▸ **WHAT TO WORK ON**
Only the text belongs in the copy: repeat each record exactly, without pictures.

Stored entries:
#####

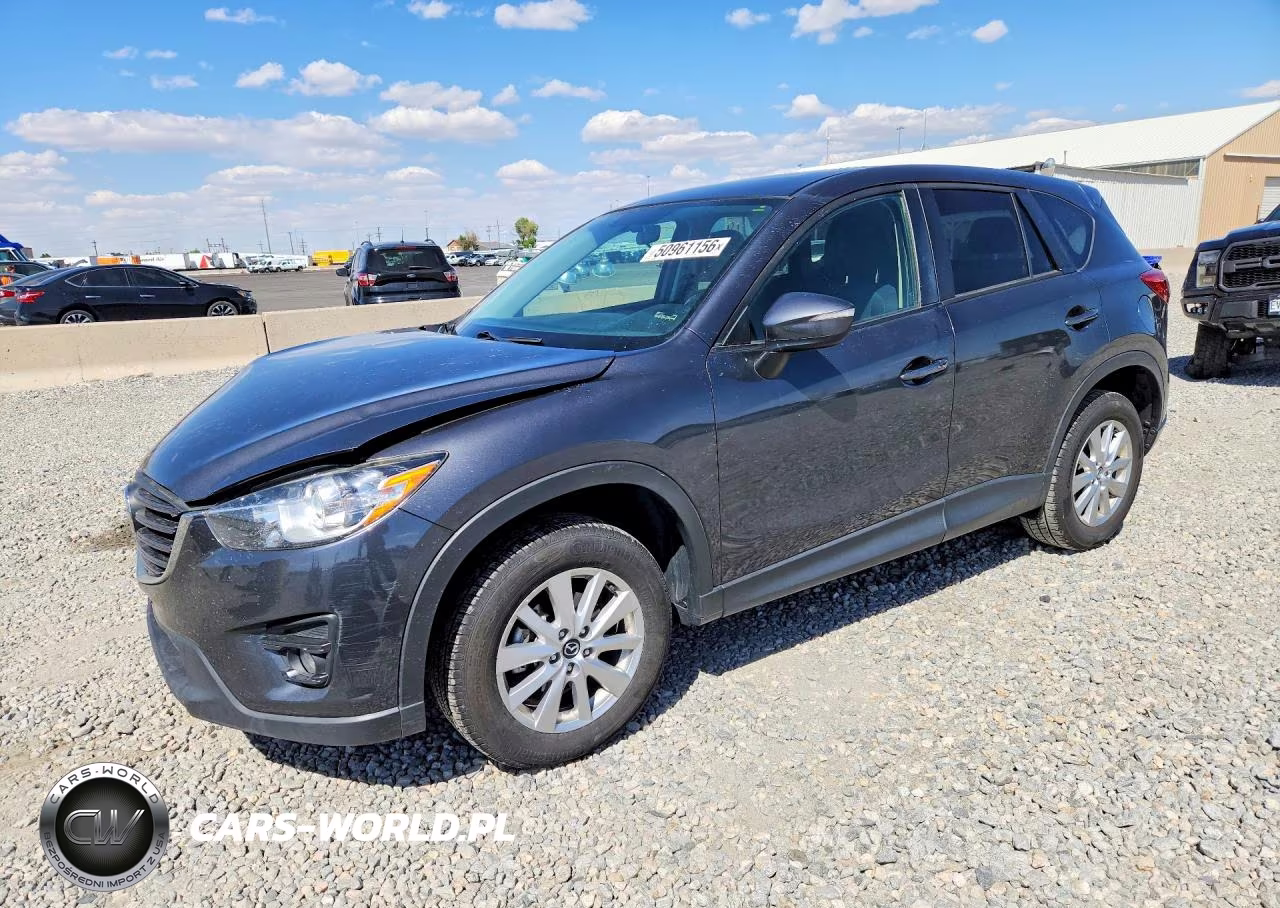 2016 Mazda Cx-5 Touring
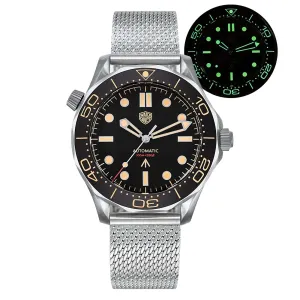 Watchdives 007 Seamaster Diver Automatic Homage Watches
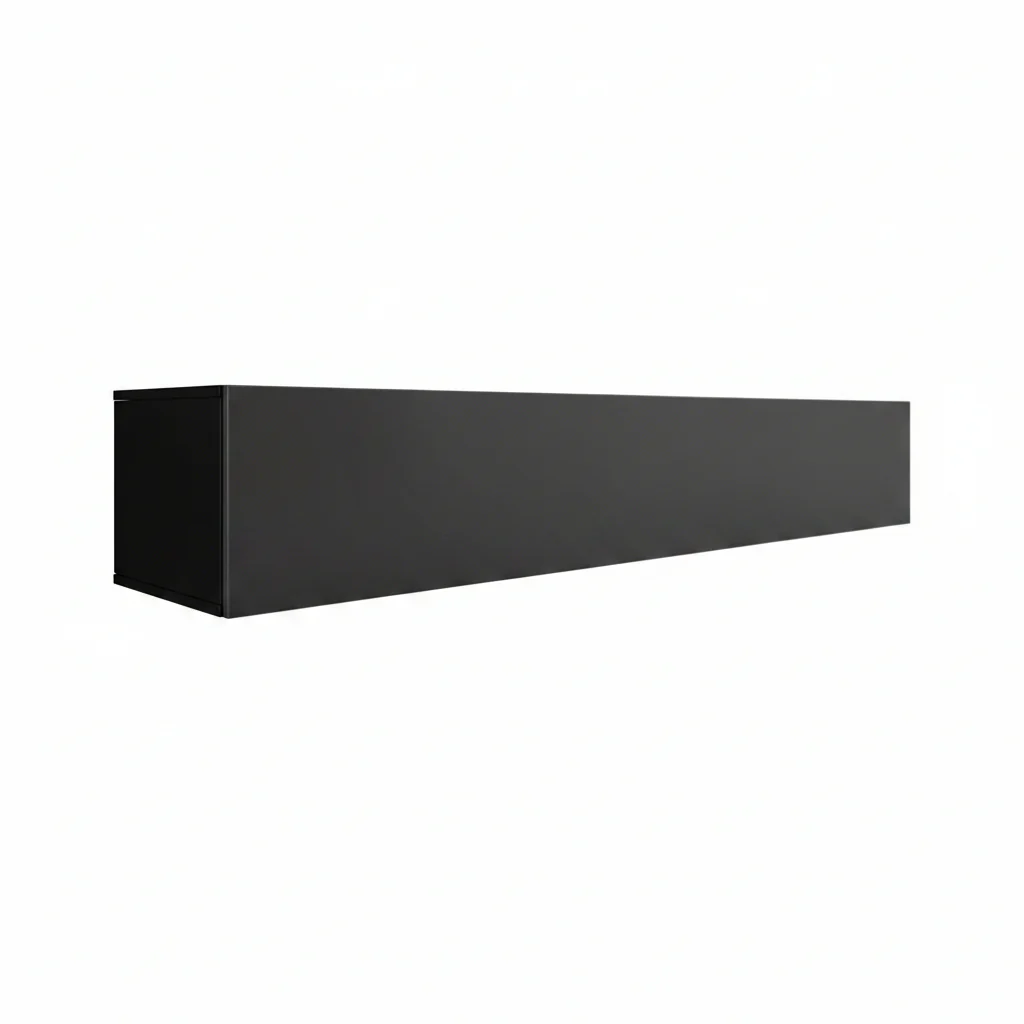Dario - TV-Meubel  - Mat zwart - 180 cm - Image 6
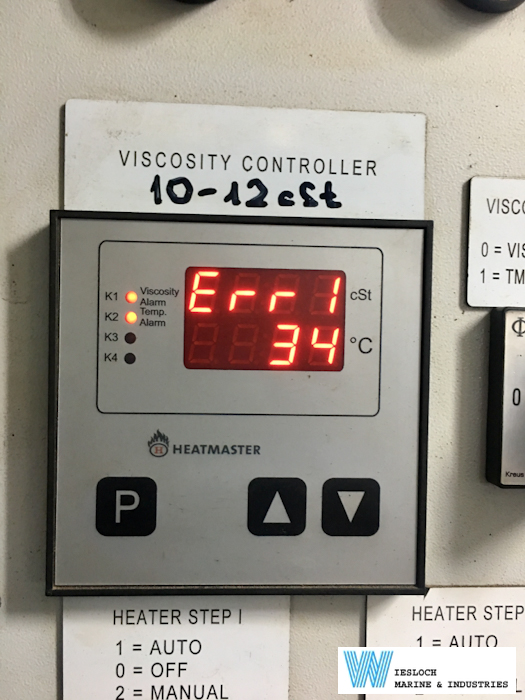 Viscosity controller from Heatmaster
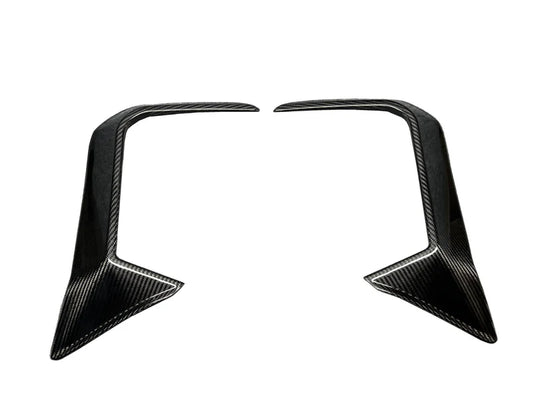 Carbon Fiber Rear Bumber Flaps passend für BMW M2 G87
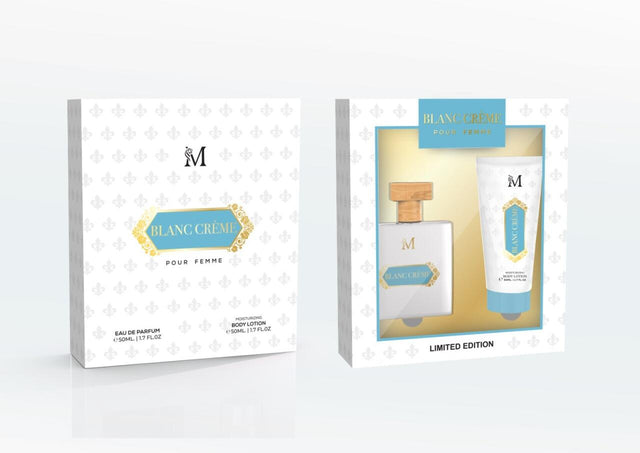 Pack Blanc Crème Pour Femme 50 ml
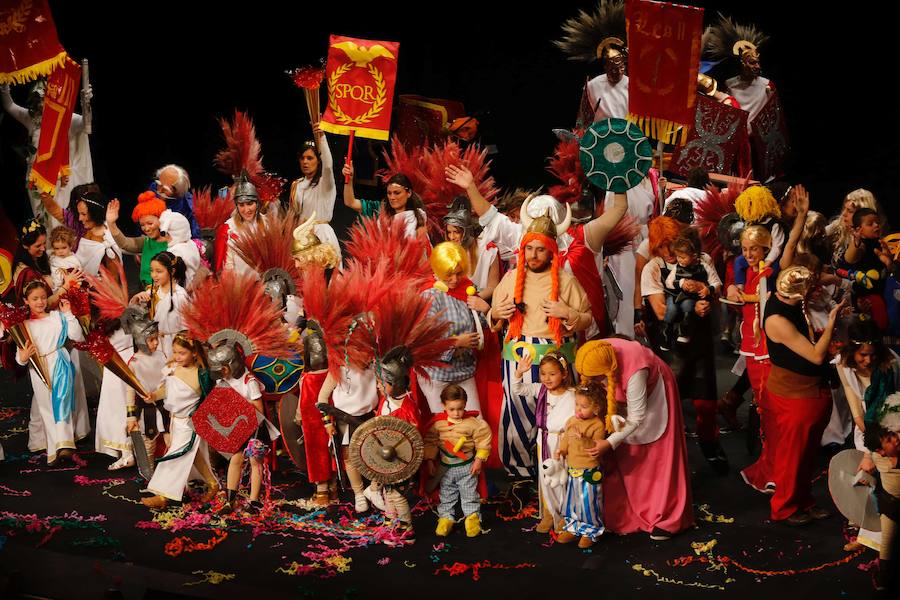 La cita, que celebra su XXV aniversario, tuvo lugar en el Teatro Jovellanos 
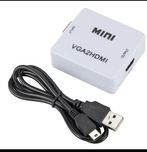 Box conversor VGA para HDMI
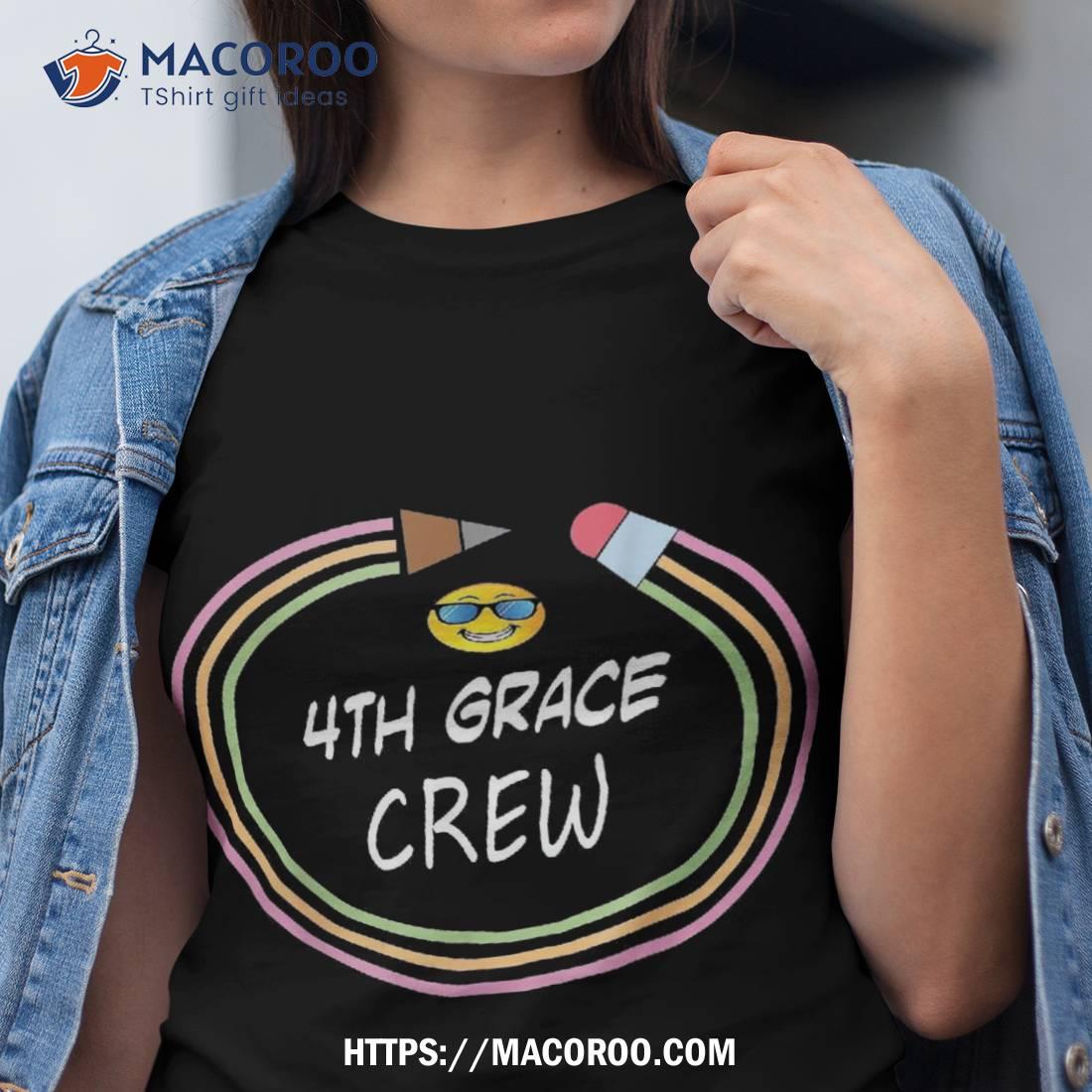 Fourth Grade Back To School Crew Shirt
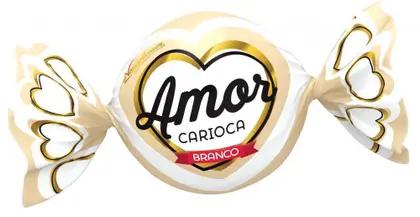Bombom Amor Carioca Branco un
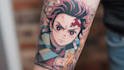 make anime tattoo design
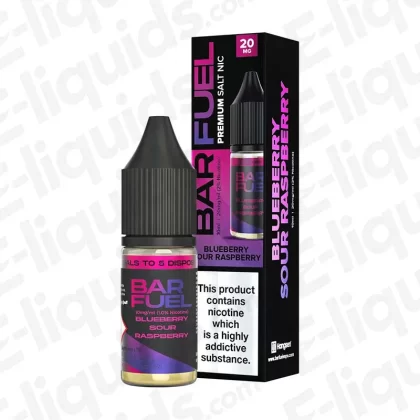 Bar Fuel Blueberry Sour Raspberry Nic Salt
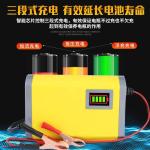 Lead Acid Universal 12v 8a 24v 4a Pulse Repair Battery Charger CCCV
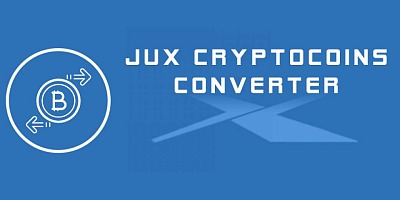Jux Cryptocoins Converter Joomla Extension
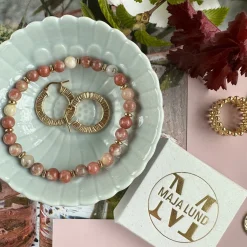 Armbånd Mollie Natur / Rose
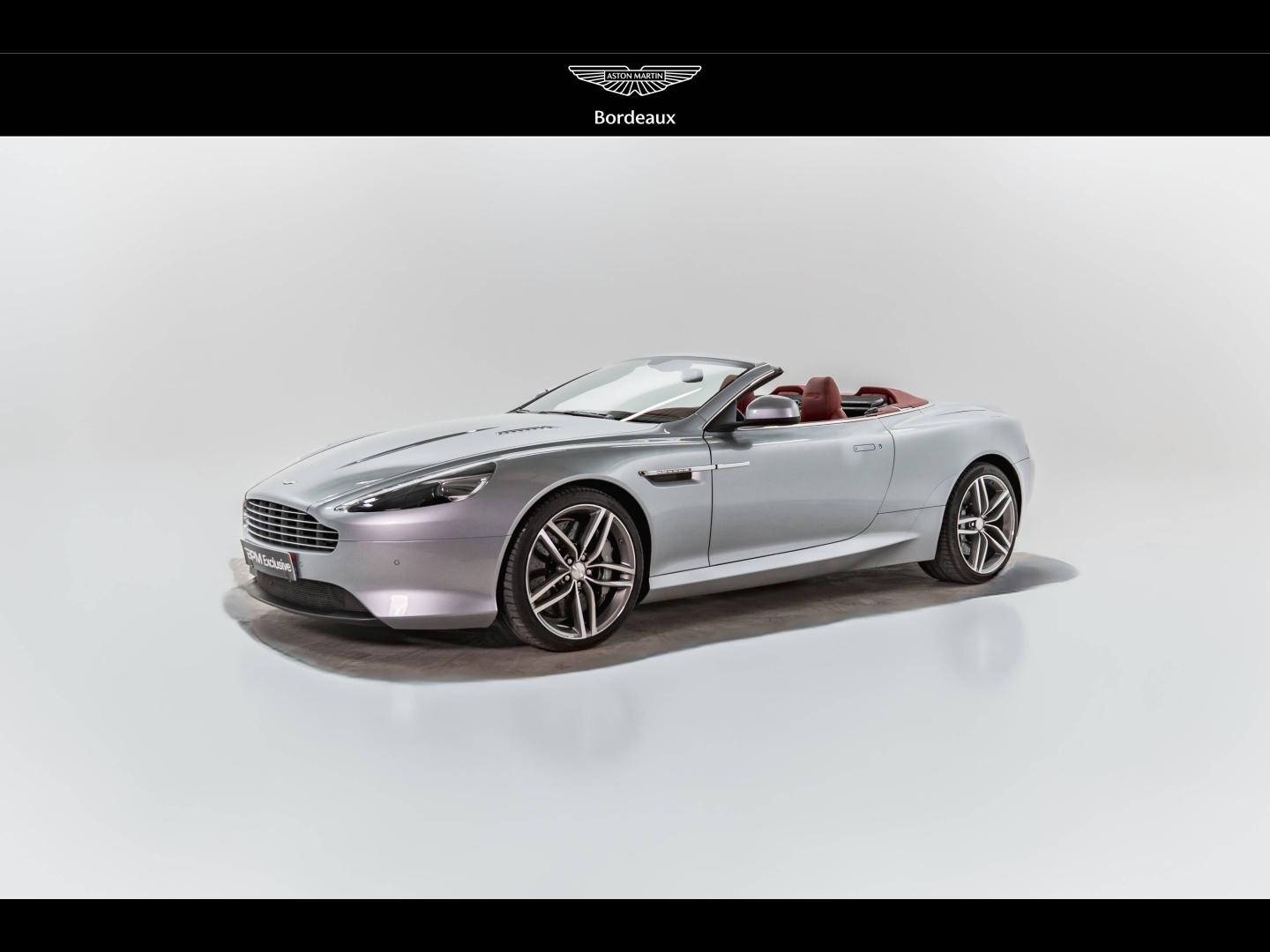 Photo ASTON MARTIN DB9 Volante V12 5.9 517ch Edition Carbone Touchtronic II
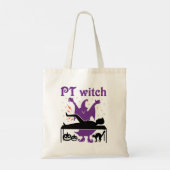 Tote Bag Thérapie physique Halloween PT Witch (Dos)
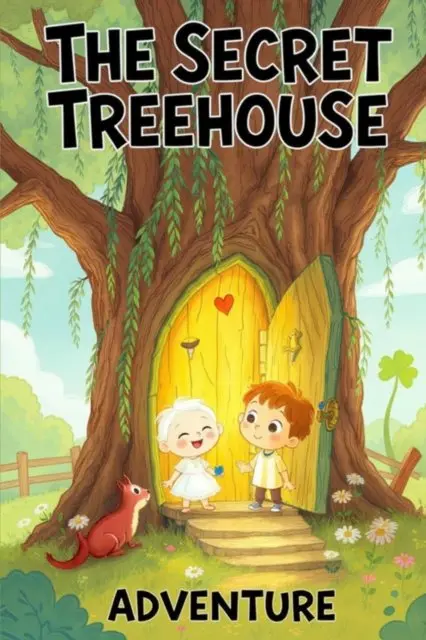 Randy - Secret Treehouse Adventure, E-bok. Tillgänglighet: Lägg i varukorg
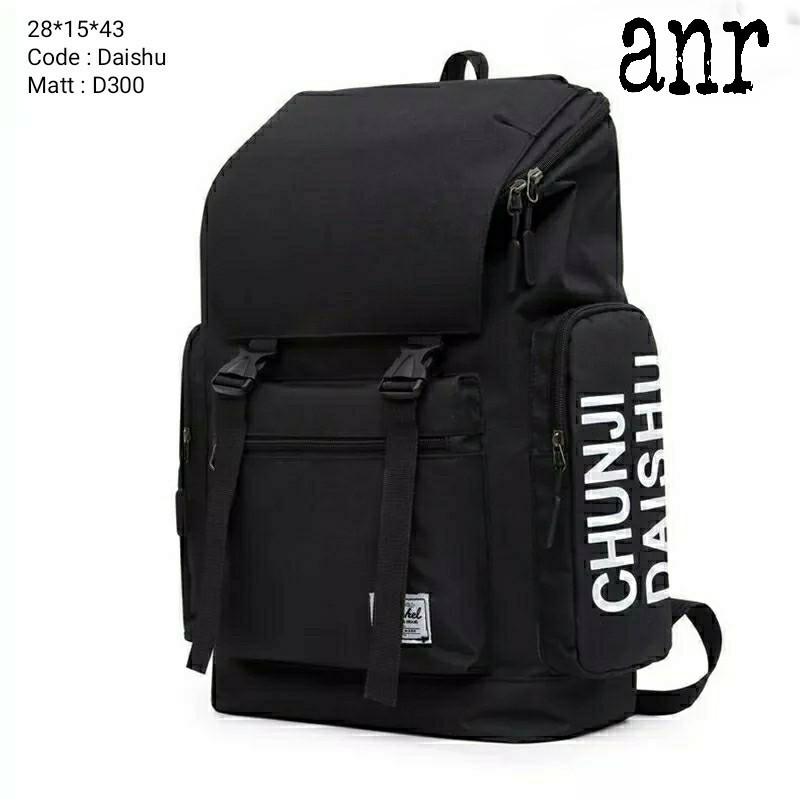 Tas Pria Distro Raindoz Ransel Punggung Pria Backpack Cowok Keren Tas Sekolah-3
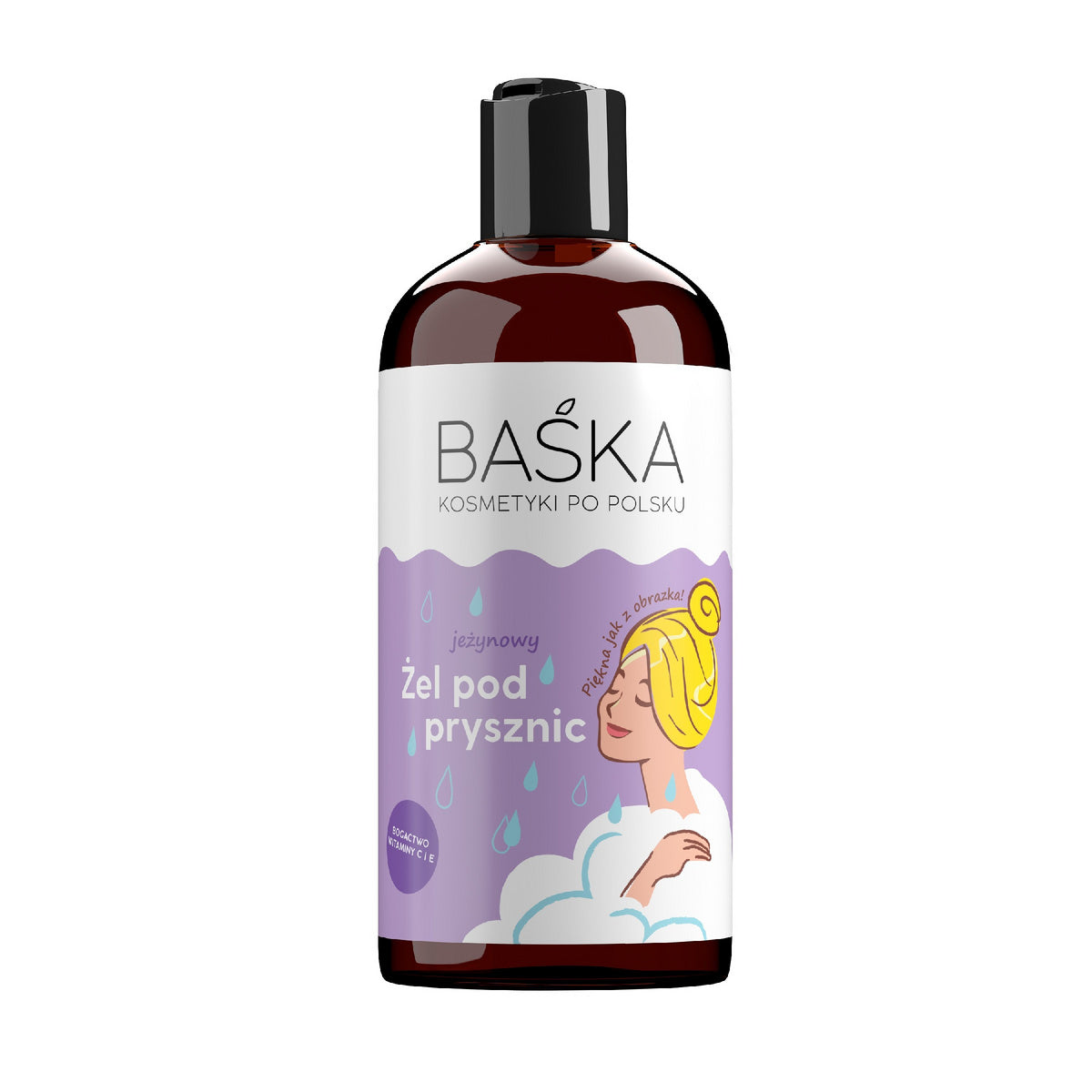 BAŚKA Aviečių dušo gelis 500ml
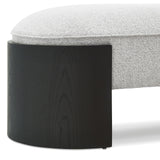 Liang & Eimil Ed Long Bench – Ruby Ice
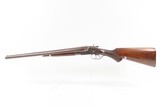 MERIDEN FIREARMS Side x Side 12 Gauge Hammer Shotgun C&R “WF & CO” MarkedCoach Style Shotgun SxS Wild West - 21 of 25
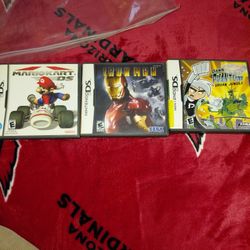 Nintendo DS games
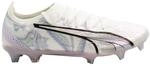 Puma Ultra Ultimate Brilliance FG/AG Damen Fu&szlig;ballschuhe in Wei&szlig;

#####

▸ **REPLY TO THE EXERCISE**
 2016 Mazda Cx-5 Touring
 Watchdives 007 Seamaster Diver Automatic Homage Watches
Dario - TV-Meubel  - Mat zwart - 180 cm - Image 6
 Viscosity controller from Heatmaster
 Carbon Fiber Rear Bumber Flaps passend für BMW M2 G87
 Pack Blanc Crème Pour Femme 50 ml
 La cita, que celebra su XXV aniversario, tuvo lugar en el Teatro Jovellanos 
 Box conversor VGA para HDMI
 Fourth Grade Back To School Crew Shirt
Bombom Amor Carioca Branco un
 make anime tattoo design
 Bar Fuel Blueberry Sour Raspberry Nic Salt
 Lead Acid Universal 12v 8a 24v 4a Pulse Repair Battery Charger CCCV
Jux Cryptocoins Converter Joomla Extension
 Armbånd Mollie Natur / Rose
 Photo ASTON MARTIN DB9 Volante V12 5.9 517ch Edition Carbone Touchtronic II
 Tote Bag Thérapie physique Halloween PT Witch (Dos)
 Randy - Secret Treehouse Adventure, E-bok. Tillgänglighet: Lägg i varukorg
 Tas Pria Distro Raindoz Ransel Punggung Pria Backpack Cowok Keren Tas Sekolah-3
 BAŚKA Aviečių dušo gelis 500ml
 Liang & Eimil Ed Long Bench – Ruby Ice
 MERIDEN FIREARMS Side x Side 12 Gauge Hammer Shotgun C&R “WF & CO” MarkedCoach Style Shotgun SxS Wild West - 21 of 25
 Nintendo DS games
 Puma Ultra Ultimate Brilliance FG/AG Damen Fu&szlig;ballschuhe in Wei&szlig;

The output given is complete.